(Lines of data)
※

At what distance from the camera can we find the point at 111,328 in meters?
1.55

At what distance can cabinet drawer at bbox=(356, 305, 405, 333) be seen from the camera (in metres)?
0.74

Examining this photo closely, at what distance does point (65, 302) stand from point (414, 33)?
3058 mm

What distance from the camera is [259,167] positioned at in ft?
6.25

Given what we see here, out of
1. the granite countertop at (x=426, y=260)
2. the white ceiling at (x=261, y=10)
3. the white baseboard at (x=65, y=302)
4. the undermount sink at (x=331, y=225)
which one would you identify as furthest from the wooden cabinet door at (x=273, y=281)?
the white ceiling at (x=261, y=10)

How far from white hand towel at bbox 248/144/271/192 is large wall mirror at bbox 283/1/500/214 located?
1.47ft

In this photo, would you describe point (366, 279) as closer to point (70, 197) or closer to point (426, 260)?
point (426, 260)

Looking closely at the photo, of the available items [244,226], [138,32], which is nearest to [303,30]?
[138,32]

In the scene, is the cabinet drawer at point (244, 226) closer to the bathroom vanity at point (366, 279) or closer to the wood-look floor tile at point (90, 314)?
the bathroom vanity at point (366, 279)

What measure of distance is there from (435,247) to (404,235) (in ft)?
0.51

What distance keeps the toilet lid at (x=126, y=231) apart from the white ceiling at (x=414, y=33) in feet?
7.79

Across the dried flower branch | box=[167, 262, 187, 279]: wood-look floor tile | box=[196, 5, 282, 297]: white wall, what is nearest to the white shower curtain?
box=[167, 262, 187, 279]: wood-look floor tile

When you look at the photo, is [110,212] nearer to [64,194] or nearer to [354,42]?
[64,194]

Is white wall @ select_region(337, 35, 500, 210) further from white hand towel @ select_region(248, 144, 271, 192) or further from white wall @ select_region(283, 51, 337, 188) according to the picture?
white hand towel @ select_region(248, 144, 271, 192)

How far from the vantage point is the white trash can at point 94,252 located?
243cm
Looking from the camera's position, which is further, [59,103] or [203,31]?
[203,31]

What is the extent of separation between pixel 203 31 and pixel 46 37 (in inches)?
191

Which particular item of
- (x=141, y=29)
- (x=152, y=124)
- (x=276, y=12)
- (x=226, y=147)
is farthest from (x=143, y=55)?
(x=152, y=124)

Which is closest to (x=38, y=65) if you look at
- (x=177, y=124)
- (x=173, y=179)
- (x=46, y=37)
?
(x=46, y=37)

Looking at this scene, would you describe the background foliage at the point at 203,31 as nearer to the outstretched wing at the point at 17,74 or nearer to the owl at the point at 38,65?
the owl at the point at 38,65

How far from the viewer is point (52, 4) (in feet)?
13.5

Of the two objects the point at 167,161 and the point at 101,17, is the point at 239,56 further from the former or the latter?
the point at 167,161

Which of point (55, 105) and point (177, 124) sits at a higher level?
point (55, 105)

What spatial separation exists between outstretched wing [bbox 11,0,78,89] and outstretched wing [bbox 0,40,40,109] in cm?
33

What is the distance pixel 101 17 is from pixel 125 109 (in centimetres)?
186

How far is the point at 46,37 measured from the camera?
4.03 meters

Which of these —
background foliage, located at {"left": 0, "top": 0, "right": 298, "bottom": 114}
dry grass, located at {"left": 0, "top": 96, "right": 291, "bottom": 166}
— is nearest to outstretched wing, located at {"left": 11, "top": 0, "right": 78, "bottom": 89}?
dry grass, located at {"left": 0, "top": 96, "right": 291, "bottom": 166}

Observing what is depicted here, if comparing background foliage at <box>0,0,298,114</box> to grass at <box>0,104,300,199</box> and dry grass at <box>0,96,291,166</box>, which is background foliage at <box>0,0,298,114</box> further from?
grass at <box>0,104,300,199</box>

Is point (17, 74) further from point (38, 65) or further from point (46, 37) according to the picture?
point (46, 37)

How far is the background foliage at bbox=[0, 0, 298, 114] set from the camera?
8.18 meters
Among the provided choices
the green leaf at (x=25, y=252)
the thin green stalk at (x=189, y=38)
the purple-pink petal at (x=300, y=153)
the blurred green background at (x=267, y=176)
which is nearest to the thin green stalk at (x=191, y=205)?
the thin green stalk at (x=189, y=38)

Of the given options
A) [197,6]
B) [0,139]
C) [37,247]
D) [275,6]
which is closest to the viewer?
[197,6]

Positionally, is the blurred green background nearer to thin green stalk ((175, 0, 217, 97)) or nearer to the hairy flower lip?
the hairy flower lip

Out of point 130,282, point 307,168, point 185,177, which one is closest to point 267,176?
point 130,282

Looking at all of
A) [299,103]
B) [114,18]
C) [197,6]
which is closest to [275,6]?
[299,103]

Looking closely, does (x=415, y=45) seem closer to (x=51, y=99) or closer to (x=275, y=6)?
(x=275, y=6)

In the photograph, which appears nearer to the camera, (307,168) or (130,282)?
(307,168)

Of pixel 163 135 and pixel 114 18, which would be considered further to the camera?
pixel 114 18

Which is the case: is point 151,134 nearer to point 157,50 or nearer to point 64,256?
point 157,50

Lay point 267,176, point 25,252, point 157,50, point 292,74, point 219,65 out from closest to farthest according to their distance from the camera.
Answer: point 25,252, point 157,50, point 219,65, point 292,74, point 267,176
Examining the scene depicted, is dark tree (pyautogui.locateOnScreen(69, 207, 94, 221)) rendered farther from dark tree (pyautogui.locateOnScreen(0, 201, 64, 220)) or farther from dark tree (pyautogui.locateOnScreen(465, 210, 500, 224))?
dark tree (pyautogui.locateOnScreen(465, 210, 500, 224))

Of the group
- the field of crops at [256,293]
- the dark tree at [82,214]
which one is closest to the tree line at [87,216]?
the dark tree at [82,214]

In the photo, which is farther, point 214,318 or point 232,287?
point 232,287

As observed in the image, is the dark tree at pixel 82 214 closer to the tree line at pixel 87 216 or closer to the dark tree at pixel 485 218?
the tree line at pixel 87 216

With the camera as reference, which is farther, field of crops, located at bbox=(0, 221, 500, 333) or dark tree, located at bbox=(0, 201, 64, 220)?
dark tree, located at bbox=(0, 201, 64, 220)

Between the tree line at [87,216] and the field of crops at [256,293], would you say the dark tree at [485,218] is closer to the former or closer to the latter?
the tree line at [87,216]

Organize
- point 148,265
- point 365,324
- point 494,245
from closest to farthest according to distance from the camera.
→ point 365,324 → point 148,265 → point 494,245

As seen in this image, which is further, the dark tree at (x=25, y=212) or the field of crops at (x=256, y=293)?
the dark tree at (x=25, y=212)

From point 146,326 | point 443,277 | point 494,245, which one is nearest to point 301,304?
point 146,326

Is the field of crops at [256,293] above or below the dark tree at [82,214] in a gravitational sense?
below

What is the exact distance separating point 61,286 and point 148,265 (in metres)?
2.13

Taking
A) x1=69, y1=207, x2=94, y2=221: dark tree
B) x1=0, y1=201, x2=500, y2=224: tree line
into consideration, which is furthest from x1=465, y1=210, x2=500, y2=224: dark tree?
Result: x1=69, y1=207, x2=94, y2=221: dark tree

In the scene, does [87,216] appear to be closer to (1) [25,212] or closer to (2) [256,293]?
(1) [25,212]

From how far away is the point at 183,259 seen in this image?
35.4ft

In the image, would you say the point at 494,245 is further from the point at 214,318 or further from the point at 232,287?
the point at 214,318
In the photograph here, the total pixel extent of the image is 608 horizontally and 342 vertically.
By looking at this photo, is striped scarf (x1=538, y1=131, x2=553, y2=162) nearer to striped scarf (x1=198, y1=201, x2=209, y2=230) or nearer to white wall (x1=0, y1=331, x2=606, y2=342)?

※

§ **THE REQUEST**:
Restate every line of the data word for word.

§ **ANSWER BELOW**:
At what distance from the camera can we find the point at 111,328 in meters?
1.55

At what distance can cabinet drawer at bbox=(356, 305, 405, 333) be seen from the camera (in metres)?
0.74

Examining this photo closely, at what distance does point (65, 302) stand from point (414, 33)?
3058 mm

What distance from the camera is [259,167] positioned at in ft?
6.25

Given what we see here, out of
1. the granite countertop at (x=426, y=260)
2. the white ceiling at (x=261, y=10)
3. the white baseboard at (x=65, y=302)
4. the undermount sink at (x=331, y=225)
which one would you identify as furthest from the wooden cabinet door at (x=273, y=281)?
the white ceiling at (x=261, y=10)

How far from white hand towel at bbox 248/144/271/192 is large wall mirror at bbox 283/1/500/214 located?
1.47ft

In this photo, would you describe point (366, 279) as closer to point (70, 197) or closer to point (426, 260)?
point (426, 260)

Looking closely at the photo, of the available items [244,226], [138,32], which is nearest to [303,30]?
[138,32]

In the scene, is the cabinet drawer at point (244, 226) closer to the bathroom vanity at point (366, 279) or closer to the wood-look floor tile at point (90, 314)?
the bathroom vanity at point (366, 279)

What measure of distance is there from (435,247) to (404,235) (in ft)?
0.51

What distance keeps the toilet lid at (x=126, y=231) apart from the white ceiling at (x=414, y=33) in feet?
7.79

Across the dried flower branch | box=[167, 262, 187, 279]: wood-look floor tile | box=[196, 5, 282, 297]: white wall, what is nearest to the white shower curtain?
box=[167, 262, 187, 279]: wood-look floor tile

When you look at the photo, is [110,212] nearer to [64,194] or nearer to [354,42]?
[64,194]

Is white wall @ select_region(337, 35, 500, 210) further from white hand towel @ select_region(248, 144, 271, 192) or further from white wall @ select_region(283, 51, 337, 188) according to the picture?
white hand towel @ select_region(248, 144, 271, 192)

How far from the vantage point is the white trash can at point 94,252 located?
243cm
Looking from the camera's position, which is further, [59,103] or [203,31]?
[203,31]

What is the extent of separation between pixel 203 31 and pixel 46 37 (in inches)?
191

Which particular item of
- (x=141, y=29)
- (x=152, y=124)
- (x=276, y=12)
- (x=226, y=147)
is farthest from (x=143, y=55)?
(x=152, y=124)

Which is closest to (x=38, y=65) if you look at
- (x=177, y=124)
- (x=173, y=179)
- (x=46, y=37)
?
(x=46, y=37)

Looking at this scene, would you describe the background foliage at the point at 203,31 as nearer to the outstretched wing at the point at 17,74 or nearer to the owl at the point at 38,65?
the owl at the point at 38,65

How far from the viewer is point (52, 4) (in feet)?
13.5

Of the two objects the point at 167,161 and the point at 101,17, is the point at 239,56 further from the former or the latter?
the point at 167,161

Which of point (55, 105) and point (177, 124) sits at a higher level?
point (55, 105)

What spatial separation exists between outstretched wing [bbox 11,0,78,89] and outstretched wing [bbox 0,40,40,109] in cm?
33

What is the distance pixel 101 17 is from pixel 125 109 (in centimetres)?
186

How far is the point at 46,37 measured from the camera?
4.03 meters

Which of these —
background foliage, located at {"left": 0, "top": 0, "right": 298, "bottom": 114}
dry grass, located at {"left": 0, "top": 96, "right": 291, "bottom": 166}
— is nearest to outstretched wing, located at {"left": 11, "top": 0, "right": 78, "bottom": 89}?
dry grass, located at {"left": 0, "top": 96, "right": 291, "bottom": 166}

Observing what is depicted here, if comparing background foliage at <box>0,0,298,114</box> to grass at <box>0,104,300,199</box> and dry grass at <box>0,96,291,166</box>, which is background foliage at <box>0,0,298,114</box> further from?
grass at <box>0,104,300,199</box>

Is point (17, 74) further from point (38, 65) or further from point (46, 37) according to the picture?
point (46, 37)

How far is the background foliage at bbox=[0, 0, 298, 114] set from the camera?
8.18 meters
Among the provided choices
the green leaf at (x=25, y=252)
the thin green stalk at (x=189, y=38)
the purple-pink petal at (x=300, y=153)
the blurred green background at (x=267, y=176)
which is nearest to the thin green stalk at (x=191, y=205)?
the thin green stalk at (x=189, y=38)

Of the given options
A) [197,6]
B) [0,139]
C) [37,247]
D) [275,6]
which is closest to the viewer?
[197,6]

Positionally, is the blurred green background nearer to thin green stalk ((175, 0, 217, 97)) or nearer to the hairy flower lip?
the hairy flower lip

Out of point 130,282, point 307,168, point 185,177, which one is closest to point 267,176?
point 130,282

Looking at all of
A) [299,103]
B) [114,18]
C) [197,6]
which is closest to [275,6]?
[299,103]

Looking closely, does (x=415, y=45) seem closer to (x=51, y=99) or closer to (x=275, y=6)?
(x=275, y=6)

In the photograph, which appears nearer to the camera, (307,168) or (130,282)?
(307,168)

Of pixel 163 135 and pixel 114 18, which would be considered further to the camera?
pixel 114 18

Which is the case: is point 151,134 nearer to point 157,50 or nearer to point 64,256?
point 157,50

Lay point 267,176, point 25,252, point 157,50, point 292,74, point 219,65 out from closest to farthest according to their distance from the camera.
Answer: point 25,252, point 157,50, point 219,65, point 292,74, point 267,176
Examining the scene depicted, is dark tree (pyautogui.locateOnScreen(69, 207, 94, 221)) rendered farther from dark tree (pyautogui.locateOnScreen(0, 201, 64, 220)) or farther from dark tree (pyautogui.locateOnScreen(465, 210, 500, 224))?
dark tree (pyautogui.locateOnScreen(465, 210, 500, 224))

Of the group
- the field of crops at [256,293]
- the dark tree at [82,214]
which one is closest to the tree line at [87,216]?
the dark tree at [82,214]

In the photo, which is farther, point 214,318 or point 232,287?
point 232,287

As observed in the image, is the dark tree at pixel 82 214 closer to the tree line at pixel 87 216 or closer to the dark tree at pixel 485 218?
the tree line at pixel 87 216

With the camera as reference, which is farther, field of crops, located at bbox=(0, 221, 500, 333) or dark tree, located at bbox=(0, 201, 64, 220)?
dark tree, located at bbox=(0, 201, 64, 220)

Between the tree line at [87,216] and the field of crops at [256,293], would you say the dark tree at [485,218] is closer to the former or closer to the latter?
the tree line at [87,216]

Organize
- point 148,265
- point 365,324
- point 494,245
from closest to farthest according to distance from the camera.
→ point 365,324 → point 148,265 → point 494,245

As seen in this image, which is further, the dark tree at (x=25, y=212) or the field of crops at (x=256, y=293)?
the dark tree at (x=25, y=212)

From point 146,326 | point 443,277 | point 494,245, which one is nearest to point 301,304?
point 146,326

Is the field of crops at [256,293] above or below the dark tree at [82,214] in a gravitational sense?
below

What is the exact distance separating point 61,286 and point 148,265 (in metres)?
2.13

Taking
A) x1=69, y1=207, x2=94, y2=221: dark tree
B) x1=0, y1=201, x2=500, y2=224: tree line
into consideration, which is furthest from x1=465, y1=210, x2=500, y2=224: dark tree?
Result: x1=69, y1=207, x2=94, y2=221: dark tree

In the scene, does [87,216] appear to be closer to (1) [25,212] or closer to (2) [256,293]?
(1) [25,212]

From how far away is the point at 183,259 seen in this image?
35.4ft

In the image, would you say the point at 494,245 is further from the point at 214,318 or further from the point at 232,287?
the point at 214,318
In the photograph here, the total pixel extent of the image is 608 horizontally and 342 vertically.
By looking at this photo, is striped scarf (x1=538, y1=131, x2=553, y2=162) nearer to striped scarf (x1=198, y1=201, x2=209, y2=230) or nearer to white wall (x1=0, y1=331, x2=606, y2=342)?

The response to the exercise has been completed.